Sampling: Rejection and Importance

2021-04-25 | Modified: 2021-04-26 | Statistics ·

We left the introduction to monte carlo simulations with its limitation of slow convergence.

In this post we will cover Rejection and Importance sampling.

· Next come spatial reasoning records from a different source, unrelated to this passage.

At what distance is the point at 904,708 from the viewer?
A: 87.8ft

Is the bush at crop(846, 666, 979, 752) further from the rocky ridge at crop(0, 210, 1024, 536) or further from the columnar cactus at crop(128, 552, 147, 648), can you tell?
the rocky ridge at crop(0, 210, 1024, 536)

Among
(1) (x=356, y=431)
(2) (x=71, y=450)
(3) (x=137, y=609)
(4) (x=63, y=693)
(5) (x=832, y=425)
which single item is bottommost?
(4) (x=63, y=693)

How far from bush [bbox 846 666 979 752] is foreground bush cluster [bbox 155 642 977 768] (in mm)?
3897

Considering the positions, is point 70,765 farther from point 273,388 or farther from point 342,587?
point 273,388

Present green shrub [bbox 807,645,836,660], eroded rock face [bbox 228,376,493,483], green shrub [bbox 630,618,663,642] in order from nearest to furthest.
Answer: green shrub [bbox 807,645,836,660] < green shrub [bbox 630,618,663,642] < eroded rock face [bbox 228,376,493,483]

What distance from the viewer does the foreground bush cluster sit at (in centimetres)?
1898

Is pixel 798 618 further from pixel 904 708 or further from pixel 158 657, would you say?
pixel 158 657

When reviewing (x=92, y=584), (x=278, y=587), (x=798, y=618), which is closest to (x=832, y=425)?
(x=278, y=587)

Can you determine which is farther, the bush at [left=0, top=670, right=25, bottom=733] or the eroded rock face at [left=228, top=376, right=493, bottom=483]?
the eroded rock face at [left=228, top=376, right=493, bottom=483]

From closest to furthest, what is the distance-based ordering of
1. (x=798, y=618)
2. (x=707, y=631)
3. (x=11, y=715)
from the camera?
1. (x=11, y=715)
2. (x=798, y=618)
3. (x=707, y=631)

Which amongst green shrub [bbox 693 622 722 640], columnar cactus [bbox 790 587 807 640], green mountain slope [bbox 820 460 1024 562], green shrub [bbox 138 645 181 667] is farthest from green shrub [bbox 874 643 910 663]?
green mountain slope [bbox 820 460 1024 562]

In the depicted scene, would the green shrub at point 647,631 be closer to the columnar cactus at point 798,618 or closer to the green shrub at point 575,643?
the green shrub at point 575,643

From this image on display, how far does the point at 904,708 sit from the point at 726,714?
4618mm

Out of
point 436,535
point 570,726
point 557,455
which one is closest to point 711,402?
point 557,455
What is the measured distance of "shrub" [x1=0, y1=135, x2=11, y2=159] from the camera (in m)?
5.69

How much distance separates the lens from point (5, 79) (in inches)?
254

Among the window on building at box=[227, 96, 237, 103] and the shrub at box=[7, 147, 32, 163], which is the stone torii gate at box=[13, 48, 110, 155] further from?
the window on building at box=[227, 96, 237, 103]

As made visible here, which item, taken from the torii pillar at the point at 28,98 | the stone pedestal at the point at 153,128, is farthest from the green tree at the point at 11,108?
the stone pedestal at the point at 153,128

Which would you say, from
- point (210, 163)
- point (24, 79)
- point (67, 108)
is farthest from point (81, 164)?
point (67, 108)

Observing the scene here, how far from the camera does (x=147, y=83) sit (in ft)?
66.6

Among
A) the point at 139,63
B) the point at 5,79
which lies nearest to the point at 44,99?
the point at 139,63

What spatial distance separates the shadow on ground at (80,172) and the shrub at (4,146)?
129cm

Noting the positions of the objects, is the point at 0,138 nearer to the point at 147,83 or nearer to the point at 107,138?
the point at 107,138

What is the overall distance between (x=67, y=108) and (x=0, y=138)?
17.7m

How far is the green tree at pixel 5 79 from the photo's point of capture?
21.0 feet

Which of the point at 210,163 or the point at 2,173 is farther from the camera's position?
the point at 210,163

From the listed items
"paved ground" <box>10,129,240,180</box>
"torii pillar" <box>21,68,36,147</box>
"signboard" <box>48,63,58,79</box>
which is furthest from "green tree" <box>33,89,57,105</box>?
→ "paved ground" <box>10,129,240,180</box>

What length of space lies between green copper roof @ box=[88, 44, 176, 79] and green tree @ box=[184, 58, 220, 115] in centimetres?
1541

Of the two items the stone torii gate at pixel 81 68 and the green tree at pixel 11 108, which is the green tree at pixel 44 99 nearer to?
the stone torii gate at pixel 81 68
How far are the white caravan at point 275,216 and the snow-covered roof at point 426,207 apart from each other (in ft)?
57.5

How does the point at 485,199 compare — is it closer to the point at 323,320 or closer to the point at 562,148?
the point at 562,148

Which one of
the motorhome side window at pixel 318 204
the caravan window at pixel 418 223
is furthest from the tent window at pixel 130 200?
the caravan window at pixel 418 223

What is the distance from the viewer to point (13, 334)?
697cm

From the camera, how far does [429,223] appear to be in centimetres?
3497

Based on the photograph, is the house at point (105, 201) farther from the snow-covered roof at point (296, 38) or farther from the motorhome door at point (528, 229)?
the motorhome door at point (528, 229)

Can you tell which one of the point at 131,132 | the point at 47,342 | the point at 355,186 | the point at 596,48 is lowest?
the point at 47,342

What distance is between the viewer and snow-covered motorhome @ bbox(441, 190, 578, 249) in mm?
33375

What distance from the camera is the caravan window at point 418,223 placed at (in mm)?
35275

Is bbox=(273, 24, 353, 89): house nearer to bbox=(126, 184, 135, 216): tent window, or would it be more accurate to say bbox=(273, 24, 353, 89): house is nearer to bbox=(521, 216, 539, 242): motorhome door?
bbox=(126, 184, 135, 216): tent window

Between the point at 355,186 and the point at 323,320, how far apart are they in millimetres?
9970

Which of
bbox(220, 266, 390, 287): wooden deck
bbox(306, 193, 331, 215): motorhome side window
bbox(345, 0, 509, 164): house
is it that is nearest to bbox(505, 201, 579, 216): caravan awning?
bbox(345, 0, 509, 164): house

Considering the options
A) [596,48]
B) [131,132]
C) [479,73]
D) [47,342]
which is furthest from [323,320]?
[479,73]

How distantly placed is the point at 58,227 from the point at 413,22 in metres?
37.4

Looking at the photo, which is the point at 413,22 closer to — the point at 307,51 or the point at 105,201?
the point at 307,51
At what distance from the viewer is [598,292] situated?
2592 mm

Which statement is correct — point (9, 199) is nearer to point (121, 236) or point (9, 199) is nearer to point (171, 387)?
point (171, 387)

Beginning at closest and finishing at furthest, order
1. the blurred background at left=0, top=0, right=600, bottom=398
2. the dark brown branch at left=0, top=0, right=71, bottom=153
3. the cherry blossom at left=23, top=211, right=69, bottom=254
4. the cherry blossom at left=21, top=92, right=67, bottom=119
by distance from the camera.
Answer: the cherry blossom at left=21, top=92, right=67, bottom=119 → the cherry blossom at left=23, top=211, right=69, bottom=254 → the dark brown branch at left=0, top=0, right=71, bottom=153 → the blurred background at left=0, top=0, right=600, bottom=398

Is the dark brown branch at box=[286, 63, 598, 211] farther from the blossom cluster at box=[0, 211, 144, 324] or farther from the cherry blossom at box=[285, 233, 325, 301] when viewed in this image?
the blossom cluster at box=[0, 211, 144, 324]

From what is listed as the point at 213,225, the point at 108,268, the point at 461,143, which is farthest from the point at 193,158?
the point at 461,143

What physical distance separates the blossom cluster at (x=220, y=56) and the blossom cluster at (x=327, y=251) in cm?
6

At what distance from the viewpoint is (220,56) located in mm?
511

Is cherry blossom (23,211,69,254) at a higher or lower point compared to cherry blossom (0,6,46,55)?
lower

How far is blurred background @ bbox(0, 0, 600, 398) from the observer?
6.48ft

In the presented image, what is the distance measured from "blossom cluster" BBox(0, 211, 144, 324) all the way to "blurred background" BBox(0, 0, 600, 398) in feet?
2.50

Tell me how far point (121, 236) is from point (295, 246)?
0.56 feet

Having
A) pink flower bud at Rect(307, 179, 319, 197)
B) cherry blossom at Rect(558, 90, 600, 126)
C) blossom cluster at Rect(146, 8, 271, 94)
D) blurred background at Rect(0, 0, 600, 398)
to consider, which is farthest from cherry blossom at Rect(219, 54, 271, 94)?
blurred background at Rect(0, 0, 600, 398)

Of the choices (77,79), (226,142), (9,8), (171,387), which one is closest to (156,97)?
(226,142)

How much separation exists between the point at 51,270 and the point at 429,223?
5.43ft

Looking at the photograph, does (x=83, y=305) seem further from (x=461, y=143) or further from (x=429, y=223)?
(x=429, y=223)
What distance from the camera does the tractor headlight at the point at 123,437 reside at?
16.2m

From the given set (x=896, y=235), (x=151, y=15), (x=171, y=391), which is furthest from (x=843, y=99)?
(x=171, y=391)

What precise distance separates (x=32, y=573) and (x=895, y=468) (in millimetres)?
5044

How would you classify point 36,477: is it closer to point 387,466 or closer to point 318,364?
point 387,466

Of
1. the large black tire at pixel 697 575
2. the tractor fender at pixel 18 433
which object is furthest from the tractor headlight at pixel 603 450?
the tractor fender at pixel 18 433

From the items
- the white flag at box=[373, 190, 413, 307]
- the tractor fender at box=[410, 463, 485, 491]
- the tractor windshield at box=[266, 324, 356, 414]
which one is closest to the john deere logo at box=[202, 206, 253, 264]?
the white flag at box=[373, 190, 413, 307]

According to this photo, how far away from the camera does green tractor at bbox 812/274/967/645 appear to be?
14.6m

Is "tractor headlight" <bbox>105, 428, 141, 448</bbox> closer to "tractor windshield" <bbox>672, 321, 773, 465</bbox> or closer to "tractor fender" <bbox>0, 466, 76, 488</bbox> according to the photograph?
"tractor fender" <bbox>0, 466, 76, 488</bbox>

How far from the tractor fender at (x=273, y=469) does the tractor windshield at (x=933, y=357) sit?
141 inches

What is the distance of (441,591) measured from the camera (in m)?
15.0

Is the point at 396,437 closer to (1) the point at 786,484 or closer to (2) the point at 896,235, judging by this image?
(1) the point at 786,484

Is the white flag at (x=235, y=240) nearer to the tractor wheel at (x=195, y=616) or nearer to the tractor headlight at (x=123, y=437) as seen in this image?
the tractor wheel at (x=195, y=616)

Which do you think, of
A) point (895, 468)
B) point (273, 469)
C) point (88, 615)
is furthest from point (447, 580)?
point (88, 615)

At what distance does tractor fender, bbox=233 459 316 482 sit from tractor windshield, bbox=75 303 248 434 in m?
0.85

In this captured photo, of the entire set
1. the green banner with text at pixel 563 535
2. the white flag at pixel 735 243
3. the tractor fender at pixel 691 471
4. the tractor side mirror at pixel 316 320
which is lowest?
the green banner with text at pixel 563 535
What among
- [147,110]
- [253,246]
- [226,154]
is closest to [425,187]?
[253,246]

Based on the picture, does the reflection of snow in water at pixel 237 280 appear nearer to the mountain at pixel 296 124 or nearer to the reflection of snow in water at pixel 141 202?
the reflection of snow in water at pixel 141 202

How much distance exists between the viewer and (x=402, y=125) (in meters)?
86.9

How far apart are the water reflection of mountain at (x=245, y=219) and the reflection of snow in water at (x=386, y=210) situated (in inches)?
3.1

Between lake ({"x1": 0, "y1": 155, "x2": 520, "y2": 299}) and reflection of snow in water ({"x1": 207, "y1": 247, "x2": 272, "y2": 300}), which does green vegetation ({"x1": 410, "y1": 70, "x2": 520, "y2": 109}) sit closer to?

For a density function \(\pi(x)\), how can we sample from it?

Rejection Sampling

The idea is to sample from a distribution \(q\) that contains \(\pi\) for all \(x\), that is \(\pi \leq M \cdot q\) for all \(x\) and a constant \(M\). The algorithm is a two step process:

Rejection Sampling


  1. Sample \(X \sim q\) and sample \(U \sim U[0, 1]\).
  2. If \(\mathbb P(U < \frac{\pi(X)}{Mq(X)})\)
    • accept \(X\) as a sample from \(\pi\)
    • otherwise reject \(X\) and repeat the sampling step.

To show this works we prove: For any \(a, b \in \mathbb R\), \(a \leq b\).

$$ \mathbb P(X \in [a, b] \mid X \text{ accepted}) = \int_a^b \pi(x) dx $$

Proof:

$$ \begin{aligned} \mathbb P(X \in [a, b] \cap \text{ accepted}) &= \int_a^b \mathbb P(X \text{ accepted} \mid X = x)q(x) dx \\ &= \int_a^b \frac{\pi(X)}{Mq(X)}q(x) dx \\ &= \frac{1}{M} \int_a^b \pi(x) dx \\ \Rightarrow \mathbb P( X \text{ accepted}) &= \frac{1}{M} \end{aligned} $$

Using Bayes' theorem

$$ \begin{aligned} \mathbb P(X \in [a, b] \mid X \text{ accepted}) &= \frac{\mathbb P(X \in [a, b] \cap \text{ accepted})}{\mathbb P(X \text{ accepted})} \\ &= \frac{\frac{1}{M} \int_a^b \pi(x) dx}{\frac{1}{M}} \\ &= \int_a^b \pi(x) dx \end{aligned} $$

An important consequence of this is the probability until an acceptance \(\mathbb P(X \text{ accepted}) = \frac{1}{M}\) is distributed geometrically \(Y \sim \text{Geometric}(\frac{1}{M})\). The mean time until an acceptance is then \(\mathbb E[Y] = M\).

Importance sampling

We want to evaluate integrals in the form: \(\int \varphi(x)\pi(x) dx\) where \(\pi\) is a probability distribution and \(\varphi(x)\) is a function. Sometimes \(\pi\) is tricky to evaluate, maybe the integral is intractable. Importance sampling introduces a proposal distribution \(q\) such that

$$ \{x : \pi(x) > 0\} \subseteq \{x : q(x) > 0\} $$

or alternatively, there exists a constant \(M\) such that \(\pi(x) \leq M \cdot q(x)\) for all \(x\) which allows us to express our integral as:

$$\begin{aligned} \mathbb E_{\pi}[\varphi(X)] &= \int \varphi(x)\pi(x) dx \\ &= \int \varphi(x)\frac{\pi(x)}{q(x)}q(x) dx \\ &= \int \varphi(x)w(x)q(x) dx \\ &= \mathbb E_{q}[\varphi(X)w(X)]. \end{aligned}$$

Using the equivalence above, letting \(X_i \overset{i.i.d}\sim q\) and appealing to the weak law of large numbers we see

$$ \frac{1}{n} \sum_{i=1}^n \varphi(X_i)w(X_i) \overset{\text{p}}\rightarrow \mathbb E_{\pi}[\varphi(X)] $$

The algorithm is as follows:

Importance Sampling


Choose \(q\) such that \(\{x : \pi(x) > 0\} \subseteq \{x : q(x) > 0\}\).

  1. For \(i = 1, 2, \cdots, n\):
    • Draw \(X_i \sim q\)
    • Calculate importance weights \(w(X_i) = \frac{\pi(X_i)}{q(X_i)}\)
  2. Calculate \(\bar{\varphi}_n = \frac{1}{n}\sum_{i=1}^n \varphi(X_i)w(X_i)\), the unbiased estimator of \(\mathbb E_\pi[\varphi(X)]\).